A situação das mulheres no livro é uma condição de desigualdade, logo que nascem?
Essa região foi especialmente castigada na guerra civil, porque foi contra [as forças da] ditadura até ao final. Caiu nas mãos [do exército] de Franco mais tarde do que Barcelona e do que Madrid. Então, quando a ditadura triunfou, chegou ao poder, a repressão foi especialmente dura ali. Tiraram-lhes as terras (isso aconteceu em mais sítios) e a desigualdade tornou-se mais forte, porque tinha também motivos políticos. Mandaram-nos para a prisão, executaram-nos, tiraram-lhes o pouco que tinham. As classes sociais separaram-se mais, os ricos dos pobres. Os que eram ricos antes, ficaram mais ricos. Os ricos eram próximos da ditadura e os pobres… pois, claro, cadeia. Uma das coisas que eu queria no livro era que a família que aparece, os ricos, queria que estivesse [no romance] o apelido deles. Esse, sim, é um apelido real. O próprio livro converteu-se, também, numa vingança, porque eles, o pai, foi ministro da Justiça de Franco, era gente muito importante. Não tiveram de pagar pelo que fizeram, não houve nenhuma reparação, quando chegou a democracia. A lei da amnistia, que em teoria era para libertar os presos políticos da ditadura, também a aproveitaram para que não se pudesse julgar nenhum dos responsáveis. Todos os montes ao redor da minha aldeia estão cheias de gente que foi executada ali, guerrilheiros, sem julgamento, sem nada, então, já eram fantasmas, porque não tiveram, sequer, um reconhecimento simbólico. Escolher o género terror para contar a história também teve a ver com isto.
Mudou alguma coisa?
Não mudou muita coisa. Além disso, os Jarabos [a família rica em Caruncho] continuam a ser os donos das terras. Já não vivem ali, mas continuam a ser os donos. Houve um estudo na cidade de Florença sobre as famílias ricas e eram as mesmas do Renascimento, ou seja, 500 anos sendo os mesmos, não houve mudança social.
E porque é assim?
Pelo capitalismo, que mantém esta divisão de classes.
Pode fazer-se algo?
Penso que sim, mas tem de ser algo colectivo, uma mudança social, uma revolução. Não sei se a palavra revolução soa demasiado forte ou muito romântica, mas, sim, necessitamos de uma mudança.
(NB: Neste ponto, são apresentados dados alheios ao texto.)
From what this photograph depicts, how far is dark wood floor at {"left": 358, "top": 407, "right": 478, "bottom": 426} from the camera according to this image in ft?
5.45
O que é mais necessário mudar?
Em Barcelona, onde vivo, participo num colectivo de luta contra as alterações climáticas, contra a crise climática. Também aí é evidente que o capitalismo fracassou. Julgo que a mudança política será diferente. Agora não é tanto tomar um estado, provavelmente tem de fazer-se de outra maneira e creio que se fará. Não sei se nós o veremos, mas chegará.
Escrever é um acto político?
Sim, creio que sim. Mas, também é verdade que não acredito que a literatura mude tanto as coisas. Pode ajudar, sobretudo, a criar um clima favorável, uma opinião colectiva favorável, mas, no final, o que muda as coisas são os actos políticos. Escrever ajuda, mas não sei se é demasiado dizer que é um acto político em si mesmo.